Figure 3 Cryoelectron microscopy map of the Escherichia coli ribosome (yellow, small subunit; blue, large subunit) depicted in the pretranslocational
state. The path of the mRNA, the positions of tRNA in A (pink) and P (green) sites, and the exit path of the polypeptide chain are indicated as inferred by
other cryo-EM experiments. This positioning of A- and P-site tRNAs, with their anticodons bound to adjacent codons of the mRNA, ensures the placement
of their amino acids in the correct order as they are strung together to form the polypeptide chain. From Frank J (1998) How the ribosome works. American
Scientist 86: 428–439.

Abundance of Ribosomes in Different
Organisms and Cell Types
In a prokaryote such as E. coli, or a lower eukaryote such as
yeast, a cell may contain several thousand ribosomes. In a
higher eukaryote (e.g. rat liver), this number may reach five
million. The highest abundances of ribosomes are in cells
or tissues in which rapid growth is taking place, e.g.

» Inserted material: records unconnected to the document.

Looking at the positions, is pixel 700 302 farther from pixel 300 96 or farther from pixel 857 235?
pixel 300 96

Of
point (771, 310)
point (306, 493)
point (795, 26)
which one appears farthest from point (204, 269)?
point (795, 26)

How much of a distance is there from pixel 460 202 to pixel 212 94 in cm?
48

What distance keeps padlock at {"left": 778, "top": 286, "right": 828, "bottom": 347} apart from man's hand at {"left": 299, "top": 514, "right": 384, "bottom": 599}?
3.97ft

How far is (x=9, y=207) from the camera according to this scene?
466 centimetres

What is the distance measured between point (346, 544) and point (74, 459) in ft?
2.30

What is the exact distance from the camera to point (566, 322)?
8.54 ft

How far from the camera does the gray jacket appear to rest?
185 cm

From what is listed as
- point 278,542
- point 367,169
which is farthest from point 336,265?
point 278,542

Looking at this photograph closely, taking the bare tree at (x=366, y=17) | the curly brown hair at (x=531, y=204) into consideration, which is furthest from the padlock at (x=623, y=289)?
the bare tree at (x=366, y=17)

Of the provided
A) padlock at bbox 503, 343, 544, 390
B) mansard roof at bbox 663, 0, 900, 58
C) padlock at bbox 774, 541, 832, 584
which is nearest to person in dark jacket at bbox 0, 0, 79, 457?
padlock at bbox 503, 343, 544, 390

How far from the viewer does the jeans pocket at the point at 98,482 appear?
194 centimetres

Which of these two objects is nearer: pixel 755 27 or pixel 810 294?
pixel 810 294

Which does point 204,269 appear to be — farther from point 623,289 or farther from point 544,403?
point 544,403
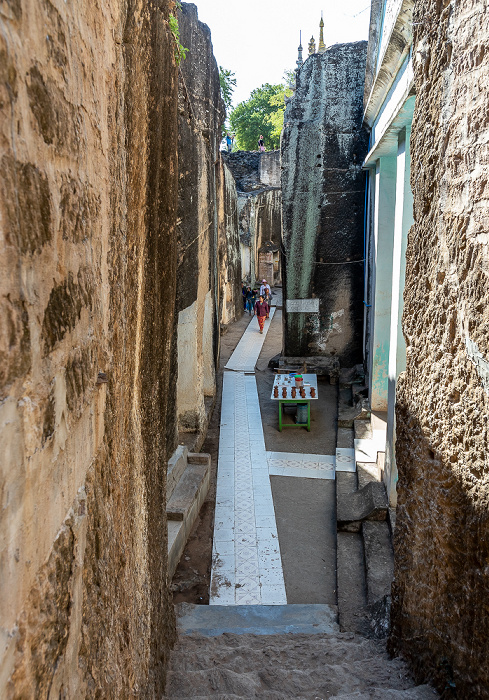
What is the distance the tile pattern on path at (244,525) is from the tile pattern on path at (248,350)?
272 cm

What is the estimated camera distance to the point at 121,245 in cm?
220

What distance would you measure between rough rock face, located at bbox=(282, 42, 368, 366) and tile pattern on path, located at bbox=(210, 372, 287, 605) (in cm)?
253

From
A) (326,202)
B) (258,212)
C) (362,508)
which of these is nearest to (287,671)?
(362,508)

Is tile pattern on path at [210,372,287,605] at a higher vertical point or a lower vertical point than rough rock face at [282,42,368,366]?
lower

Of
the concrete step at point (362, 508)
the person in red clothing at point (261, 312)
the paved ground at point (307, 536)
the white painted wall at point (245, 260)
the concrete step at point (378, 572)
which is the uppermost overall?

embryonic tissue in animals and young leaves in plants.
Ribosomes in eukaryotes exist in two populations, free and
membrane-bound; evidently, the pools exchange freely.
Generally, the proportions vary widely, depending on such
factors as cell or tissue type, stage of differentiation and
biological conditions. Rapidly growing cells or tissues have
higher proportions of free ribosomes, while highly
differentiated cells as well as secretory cells show higher
proportions of membrane-bound ribosomes.
Approximately 75% of the ribosomes in liver tissue are
membrane bound, while the proportion is much smaller
(22%) in reticulocytes, which synthesize principally a
single, nonexported protein, globin. In brain tissue, almost
none of the ribosomes are membrane-bound.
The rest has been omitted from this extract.